Paramount Skydance Corp. launched a hostile takeover bid for Warner Bros. Discovery Inc. at $30 a share in cash on Monday, just days after the company agreed to a deal with Netflix Inc. The offer values Warner Bros. at $108.4 billion, including debt.
The bid compares with Netflix’s offer of $27.75 in cash and stock. Paramount’s offer is for the entirety of Warner Bros., while Netflix is only interested in the Hollywood studios and streaming business.
“WBD shareholders deserve an opportunity to consider our superior all-cash offer for their shares in the entire company,” Paramount Chief Executive Officer David Ellison said in a statement. “Our public offer, which is on the same terms we provided to the Warner Bros. Discovery Board of Directors in private, provides superior value, and a more certain and quicker path to completion.”
Paramount, the parent of CBS, MTV and other media businesses, instigated the battle several months ago when it made multiple offers for Warner Bros. The company decided to put itself up for sale in October and received several rounds of bids, including from Netflix and Comcast Corp.
Under terms of the Dec. 5 deal announced with Netflix, Warner Bros. will continue with plans to spin off its cable TV networks, such as CNN, TNT and the Discovery Channel, before the planned merger closes.
Paramount had privately argued that its $30 a share offer was greater than Netflix’s, although that depends on the value investors place on the shares they receive in the spin off. According to a person close to the Paramount bid, they are valuing the spinoff at about $2 a share.
Bloomberg Intelligence analyst Geetha Ranganathan estimates that the cable channels are worth $4 for every Warner Bros. share, making the Netflix bid higher.
Paramount said its offer for the entirety of Warner Bros. gives shareholders $18 billion more in cash than the Netflix bid. Paramount has also argued that its transaction is more likely to be approved by regulators because Netflix has a much larger share of the streaming TV market than Paramount+.

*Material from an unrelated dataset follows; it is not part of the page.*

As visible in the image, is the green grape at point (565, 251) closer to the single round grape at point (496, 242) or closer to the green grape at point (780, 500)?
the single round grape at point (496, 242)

“We’re really here to finish what we started,” Ellison said, speaking on CNBC.
Either winner is likely to face an extended review by regulators all over the globe.
When asked about the deal on Sunday, President Donald Trump said the Netflix transaction will “go through a process” and that “it is a big market share. It could be a problem.”

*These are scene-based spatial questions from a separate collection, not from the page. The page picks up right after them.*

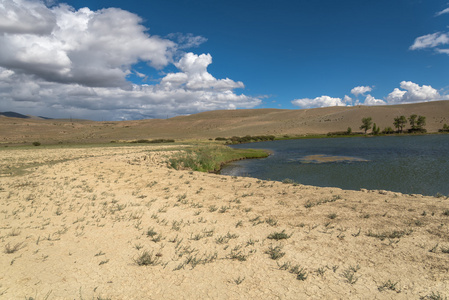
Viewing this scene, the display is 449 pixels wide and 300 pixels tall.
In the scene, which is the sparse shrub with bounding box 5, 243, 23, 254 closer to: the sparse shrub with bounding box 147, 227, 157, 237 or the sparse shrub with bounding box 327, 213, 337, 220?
the sparse shrub with bounding box 147, 227, 157, 237

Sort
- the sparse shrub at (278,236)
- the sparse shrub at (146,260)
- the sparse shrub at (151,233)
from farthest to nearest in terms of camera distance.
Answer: the sparse shrub at (151,233)
the sparse shrub at (278,236)
the sparse shrub at (146,260)

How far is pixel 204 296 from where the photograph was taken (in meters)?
5.46

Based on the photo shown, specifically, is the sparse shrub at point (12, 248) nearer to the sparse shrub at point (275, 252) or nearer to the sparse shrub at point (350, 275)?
the sparse shrub at point (275, 252)

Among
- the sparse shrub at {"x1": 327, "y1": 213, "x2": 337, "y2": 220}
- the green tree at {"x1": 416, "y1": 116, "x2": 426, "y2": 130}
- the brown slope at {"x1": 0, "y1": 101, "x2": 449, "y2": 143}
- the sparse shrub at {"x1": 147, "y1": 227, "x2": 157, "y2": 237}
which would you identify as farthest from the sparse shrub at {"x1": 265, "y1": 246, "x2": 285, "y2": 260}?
the green tree at {"x1": 416, "y1": 116, "x2": 426, "y2": 130}

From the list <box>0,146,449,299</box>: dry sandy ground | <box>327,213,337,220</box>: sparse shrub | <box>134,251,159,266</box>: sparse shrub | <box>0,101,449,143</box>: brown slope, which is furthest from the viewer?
<box>0,101,449,143</box>: brown slope

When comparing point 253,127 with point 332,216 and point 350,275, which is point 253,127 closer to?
point 332,216

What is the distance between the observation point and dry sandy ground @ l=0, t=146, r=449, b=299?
5.71 m

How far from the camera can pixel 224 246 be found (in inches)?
309

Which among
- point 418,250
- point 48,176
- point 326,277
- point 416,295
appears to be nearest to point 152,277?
point 326,277

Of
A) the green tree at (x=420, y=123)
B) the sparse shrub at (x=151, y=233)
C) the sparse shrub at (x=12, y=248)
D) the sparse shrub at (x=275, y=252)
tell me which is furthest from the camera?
the green tree at (x=420, y=123)

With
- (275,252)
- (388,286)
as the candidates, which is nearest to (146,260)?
(275,252)

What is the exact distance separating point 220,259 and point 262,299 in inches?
77.1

If Warner Bros. does break its current agreement, it will be required to pay Netflix a $2.8 billion fee, one typically borne by the new acquirer. Netflix has agreed to pay $5.8 billion to Warner Bros. if the deal falls through on its end or doesn’t win regulatory approval.
According to a person familiar with Warner Bros.’ thinking, it will take an offer of about $33 a share to get the company to reconsider the Netflix sale.

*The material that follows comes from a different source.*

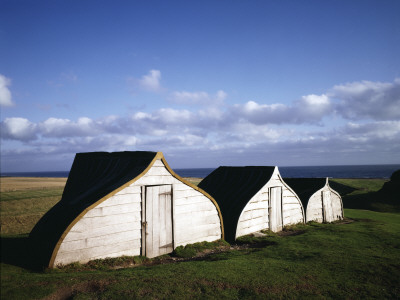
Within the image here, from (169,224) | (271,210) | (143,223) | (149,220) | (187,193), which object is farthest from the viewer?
(271,210)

In a regulatory filing, Paramount said financing for its bid included $11.8 billion from the Ellison family, $24 billion from three Middle East sovereign wealth funds, and additional funds from RedBird Capital Partners and Jared Kushner’s Affinity Partners.
The company also said it didn’t anticipate a review by the Committee on Foreign Investment in the US, a federal authority that scrutinizes deals with international funding.
“The Warner Bros Discovery acquisition is far from over,” said Ross Benes, an analyst at Emarketer. “Netflix is in the driver’s seat but there will be twists and turns before the finish line. Paramount will appeal to shareholders, regulators, and politicians to try to stymie Netflix. The battle could become prolonged.”
Bets on prediction marketplace Polymarket showed a 16% chance of Netflix closing the acquisition by the end of 2026, down from around 23% before Paramount made the hostile bid.
Warner Bros. shares were up 5.8% to $27.6 as trading got underway in New York on Monday. Paramount was up 5% while Netflix was down 4.7%.